Table 2 displays the results of multivariate logistic regression analysis of NAFLD status by smoking type. In the fully adjusted model, cigarette only smokers showed significantly higher odds of NAFLD relative to never smokers for all three of the NAFLD indices (HSI: AOR=1.22; 95% CI: 1.05–1.42, p=0.008; NRS: AOR=2.13; 95% CI: 1.87–2.42, p=0.000; KNS: AOR=1.33; 95% CI: 1.14–1.55, p=0.000). Dual users also had significantly higher odds of NAFLD compared to never smokers for all three NAFLD indices (HSI: AOR=1.47; 95% CI: 1.08–1.99, p=0.014; NRS: AOR=2.21; 95% CI: 1.70–2.86, p=0.000; KNS: AOR=1.35; 95% CI: 1.01–1.81, p=0.045).

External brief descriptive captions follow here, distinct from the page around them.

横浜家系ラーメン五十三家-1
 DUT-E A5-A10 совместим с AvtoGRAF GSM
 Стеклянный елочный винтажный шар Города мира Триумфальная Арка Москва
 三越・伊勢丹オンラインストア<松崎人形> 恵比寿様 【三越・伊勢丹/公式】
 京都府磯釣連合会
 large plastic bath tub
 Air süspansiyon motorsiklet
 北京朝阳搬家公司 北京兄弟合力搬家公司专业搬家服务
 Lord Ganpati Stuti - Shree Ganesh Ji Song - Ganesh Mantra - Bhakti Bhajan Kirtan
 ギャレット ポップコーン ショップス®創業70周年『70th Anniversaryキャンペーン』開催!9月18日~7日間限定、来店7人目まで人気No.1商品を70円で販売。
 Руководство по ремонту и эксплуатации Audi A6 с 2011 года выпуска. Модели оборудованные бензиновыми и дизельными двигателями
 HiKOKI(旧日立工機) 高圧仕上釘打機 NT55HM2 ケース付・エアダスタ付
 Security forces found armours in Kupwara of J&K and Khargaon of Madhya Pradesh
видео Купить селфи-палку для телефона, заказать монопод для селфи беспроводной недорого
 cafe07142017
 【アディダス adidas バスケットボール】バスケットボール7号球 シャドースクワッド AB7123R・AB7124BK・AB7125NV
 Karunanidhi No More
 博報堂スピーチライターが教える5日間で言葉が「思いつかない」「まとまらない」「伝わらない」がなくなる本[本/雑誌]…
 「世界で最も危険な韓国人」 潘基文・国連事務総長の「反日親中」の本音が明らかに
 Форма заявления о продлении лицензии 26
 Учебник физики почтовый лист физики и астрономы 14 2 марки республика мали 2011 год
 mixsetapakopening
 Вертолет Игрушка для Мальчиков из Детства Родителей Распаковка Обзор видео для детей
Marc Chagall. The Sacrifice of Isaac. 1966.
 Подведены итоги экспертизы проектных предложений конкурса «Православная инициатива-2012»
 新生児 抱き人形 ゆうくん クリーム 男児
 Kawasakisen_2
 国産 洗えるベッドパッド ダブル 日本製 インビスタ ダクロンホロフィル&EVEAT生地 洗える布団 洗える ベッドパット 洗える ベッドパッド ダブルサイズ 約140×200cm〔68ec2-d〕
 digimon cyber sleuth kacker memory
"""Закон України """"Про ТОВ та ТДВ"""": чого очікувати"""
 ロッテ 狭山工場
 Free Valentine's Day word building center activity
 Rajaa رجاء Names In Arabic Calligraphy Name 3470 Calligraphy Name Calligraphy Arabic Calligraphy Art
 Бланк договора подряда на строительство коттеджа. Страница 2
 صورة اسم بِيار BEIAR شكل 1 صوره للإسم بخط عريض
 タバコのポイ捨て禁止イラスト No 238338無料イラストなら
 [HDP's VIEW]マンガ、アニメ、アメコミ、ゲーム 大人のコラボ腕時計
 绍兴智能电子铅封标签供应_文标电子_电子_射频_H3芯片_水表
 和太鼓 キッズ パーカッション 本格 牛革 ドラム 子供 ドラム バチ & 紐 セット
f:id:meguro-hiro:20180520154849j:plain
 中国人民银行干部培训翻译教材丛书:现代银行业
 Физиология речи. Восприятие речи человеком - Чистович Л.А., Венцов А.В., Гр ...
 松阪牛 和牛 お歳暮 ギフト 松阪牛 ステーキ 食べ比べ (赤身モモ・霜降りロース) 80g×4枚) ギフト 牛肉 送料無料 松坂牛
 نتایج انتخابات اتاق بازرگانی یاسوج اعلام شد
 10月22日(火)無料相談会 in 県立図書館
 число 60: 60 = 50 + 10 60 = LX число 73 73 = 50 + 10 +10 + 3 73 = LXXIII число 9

For all three NAFLD indices, the AORs showed an increasing pattern from never smokers to cigarette only smokers to dual users (Table 2).
Table 2
Multivariate logistic regression analysis of association between smoking types and NAFLD status defined by HSI, NRS, and KNS
| Never smoker (Ref.) AOR (95% CI) | Cigarette only smoker AOR (95% CI) | Dual user AOR (95% CI) | |
|---|---|---|---|
| HSI (N=2046) n (%) | 871 (42.57) | 1026 (50.15) | 149 (7.28) |
| Model 1 | 1 | 1.03 (0.91–1.16) | 1.63 (1.26–2.11)*** |
| Model 2 | 1 | 1.00 (0.88–1.13) | 1.58 (1.22–2.04)*** |
| Model 3 | 1 | 1.22 (1.05–1.42)** | 1.47 (1.08–1.99)* |
| NRS (N=2258) n (%) | 702 (31.09) | 1412 (62.53) | 144 (6.38) |
| Model 1 | 1 | 2.05 (1.83–2.30)*** | 2.40 (1.87–3.09)*** |
| Model 2 | 1 | 2.03 (1.80–2.28)*** | 2.37 (1.84–3.04)*** |
| Model 3 | 1 | 2.13 (1.87–2.42)*** | 2.21 (1.70–2.86)*** |
| KNS (N=1468) n (%) | 554 (37.74) | 819 (55.79) | 95 (6.47) |
| Model 1 | 1 | 1.35 (1.17–1.55)*** | 1.63 (1.24–2.15)** |
| Model 2 | 1 | 1.31 (1.14–1.51)*** | 1.58 (1.19–2.08)** |
| Model 3 | 1 | 1.33 (1.14–1.55)*** | 1.35 (1.01–1.81)* |
Cut-off values for non-alcoholic fatty liver disease were defined as: HSI >36; NRS>0.44; KNS>0.884. Model 1: Adjusted for sociodemographic characteristics (age, income, education level, occupation). Model 2: Adjusted for Model 1 plus hypertension, type 2 diabetes mellitus, and dyslipidemia. Model 3: Adjusted for Model 2 plus body mass index, alcohol consumption, and physical activity. HSI: hepatic steatosis index. NRS: Non-alcoholic fatty liver disease ridge score. KNS: Korea National Health and Nutrition Examination Survey non-alcoholic fatty liver disease score. N = number of NAFLD events.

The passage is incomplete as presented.